| Exercise inputs |
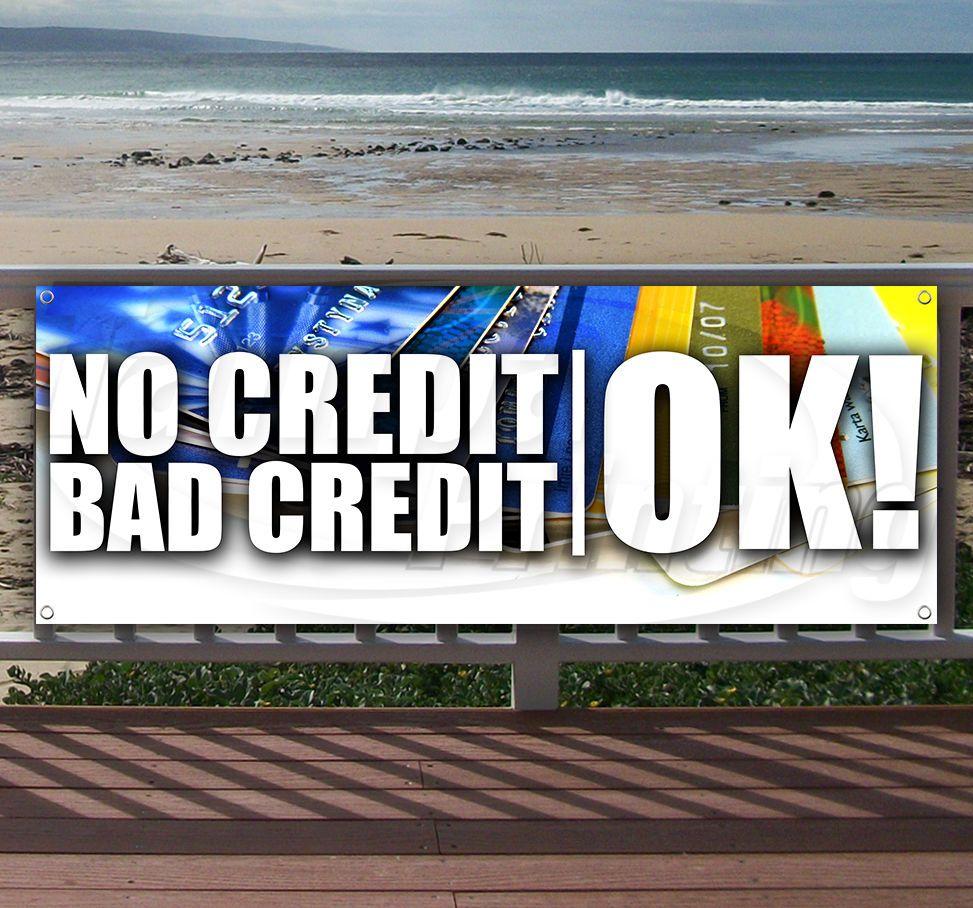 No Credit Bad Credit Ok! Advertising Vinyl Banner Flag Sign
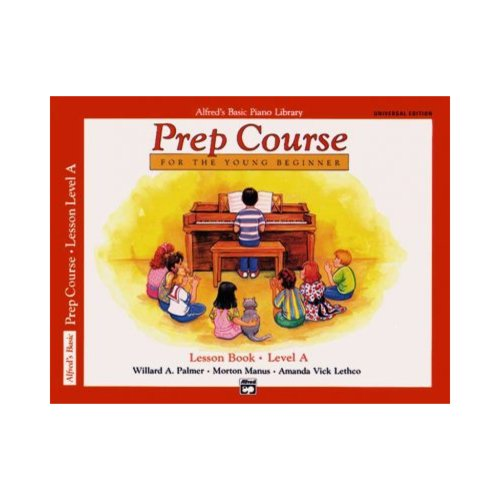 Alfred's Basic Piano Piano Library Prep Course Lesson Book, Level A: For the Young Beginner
...
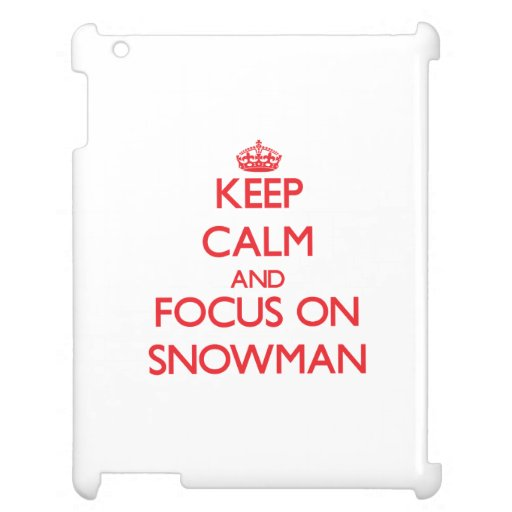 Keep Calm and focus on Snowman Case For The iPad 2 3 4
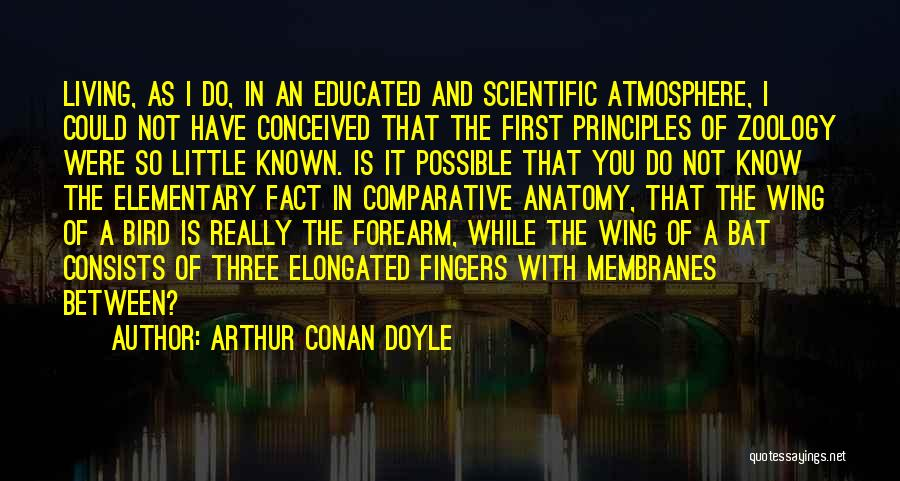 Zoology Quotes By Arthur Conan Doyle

| Work instructions |
Copy the lines above between the one holding "Keep Calm and" and the one holding "Zoology Quotes By Arthur Conan Doyle", inclusive. Drop the pictures.

| Reply to the exercise |
 Keep Calm and focus on Snowman Case For The iPad 2 3 4
 Zoology Quotes By Arthur Conan Doyle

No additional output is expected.